--- DATASET RECORDS Enclosed Below ---

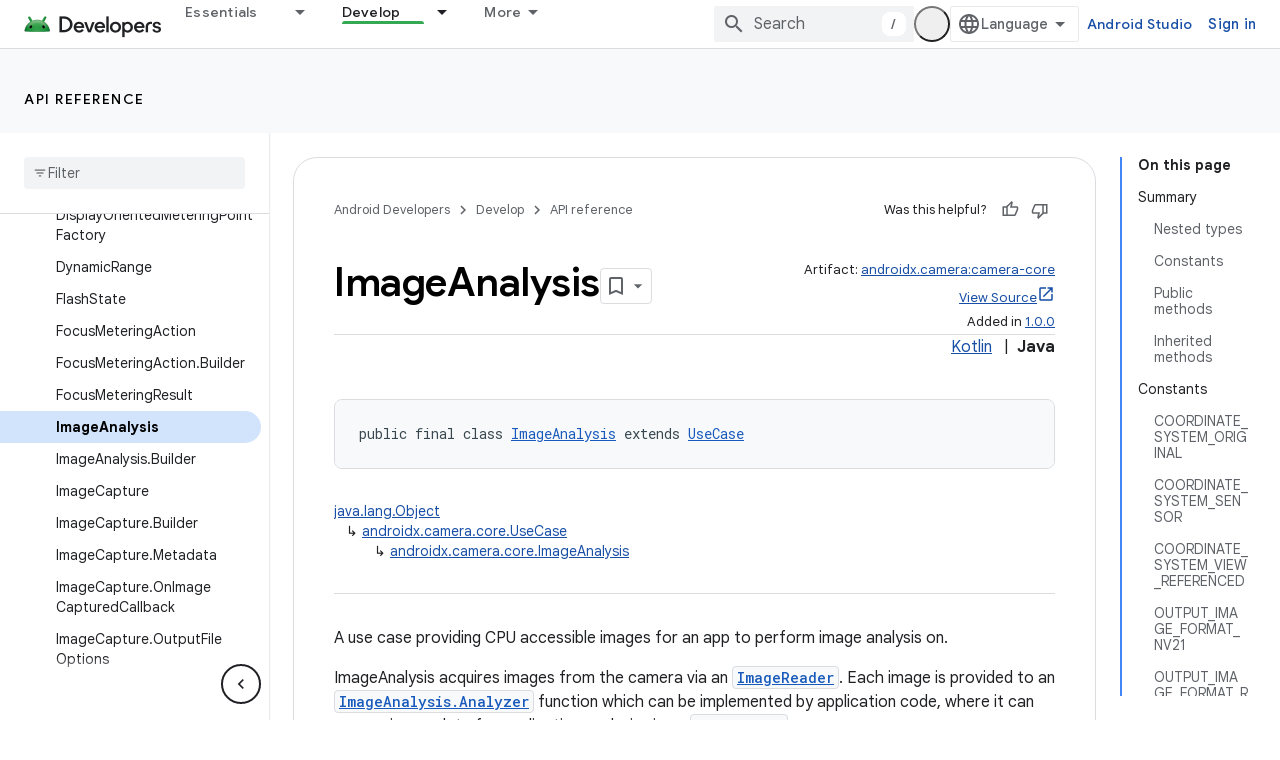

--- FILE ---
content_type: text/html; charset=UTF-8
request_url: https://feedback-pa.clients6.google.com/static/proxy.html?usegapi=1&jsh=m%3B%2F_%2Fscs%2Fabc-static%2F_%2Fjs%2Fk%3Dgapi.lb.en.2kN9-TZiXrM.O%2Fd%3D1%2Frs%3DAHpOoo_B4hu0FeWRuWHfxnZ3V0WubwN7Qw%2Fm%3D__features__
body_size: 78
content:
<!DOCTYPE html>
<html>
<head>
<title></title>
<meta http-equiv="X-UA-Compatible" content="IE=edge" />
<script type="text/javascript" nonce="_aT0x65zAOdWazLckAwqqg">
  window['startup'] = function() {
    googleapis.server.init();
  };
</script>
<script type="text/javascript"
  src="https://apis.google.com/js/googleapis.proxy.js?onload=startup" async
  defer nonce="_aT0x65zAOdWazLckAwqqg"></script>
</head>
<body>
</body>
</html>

--- End of Enclosed DATASET RECORDS ---
--- DATASET RECORDS Enclosed Below ---

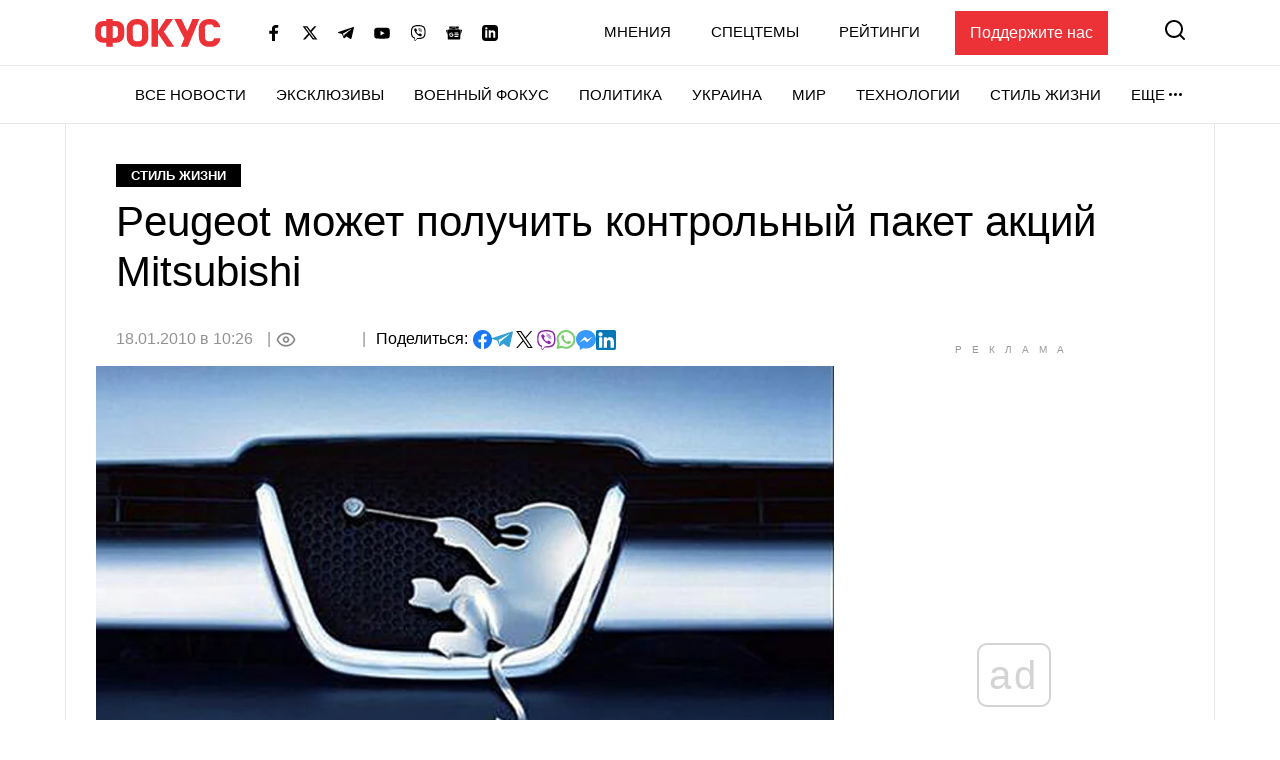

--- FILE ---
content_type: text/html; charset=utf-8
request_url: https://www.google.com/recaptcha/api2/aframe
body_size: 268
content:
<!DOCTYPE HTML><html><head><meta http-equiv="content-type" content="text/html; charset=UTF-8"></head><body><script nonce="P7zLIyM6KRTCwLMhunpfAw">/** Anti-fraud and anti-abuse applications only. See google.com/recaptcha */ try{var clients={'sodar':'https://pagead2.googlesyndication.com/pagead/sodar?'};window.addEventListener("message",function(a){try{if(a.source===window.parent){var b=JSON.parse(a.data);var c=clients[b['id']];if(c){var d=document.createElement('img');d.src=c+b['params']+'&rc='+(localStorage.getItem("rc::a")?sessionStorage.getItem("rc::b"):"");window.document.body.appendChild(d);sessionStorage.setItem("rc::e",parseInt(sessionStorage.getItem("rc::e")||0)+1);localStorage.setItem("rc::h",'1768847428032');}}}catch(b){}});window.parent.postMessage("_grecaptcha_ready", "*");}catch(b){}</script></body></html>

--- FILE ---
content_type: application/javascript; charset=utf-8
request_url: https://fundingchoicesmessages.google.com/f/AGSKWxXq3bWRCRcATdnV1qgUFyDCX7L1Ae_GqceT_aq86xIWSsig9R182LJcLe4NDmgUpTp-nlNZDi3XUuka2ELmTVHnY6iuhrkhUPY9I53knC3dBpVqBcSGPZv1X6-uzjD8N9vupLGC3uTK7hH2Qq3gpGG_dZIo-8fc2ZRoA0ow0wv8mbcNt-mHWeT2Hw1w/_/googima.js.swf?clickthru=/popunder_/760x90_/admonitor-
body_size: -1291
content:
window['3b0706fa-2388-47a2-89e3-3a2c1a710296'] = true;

--- End of Enclosed DATASET RECORDS ---

- WHAT IS NEEDED:
Whenever a line in the material above holds the string "googleapis", copy that line in full.

- EXERCISE RESULT:
    googleapis.server.init();
  src="https://apis.google.com/js/googleapis.proxy.js?onload=startup" async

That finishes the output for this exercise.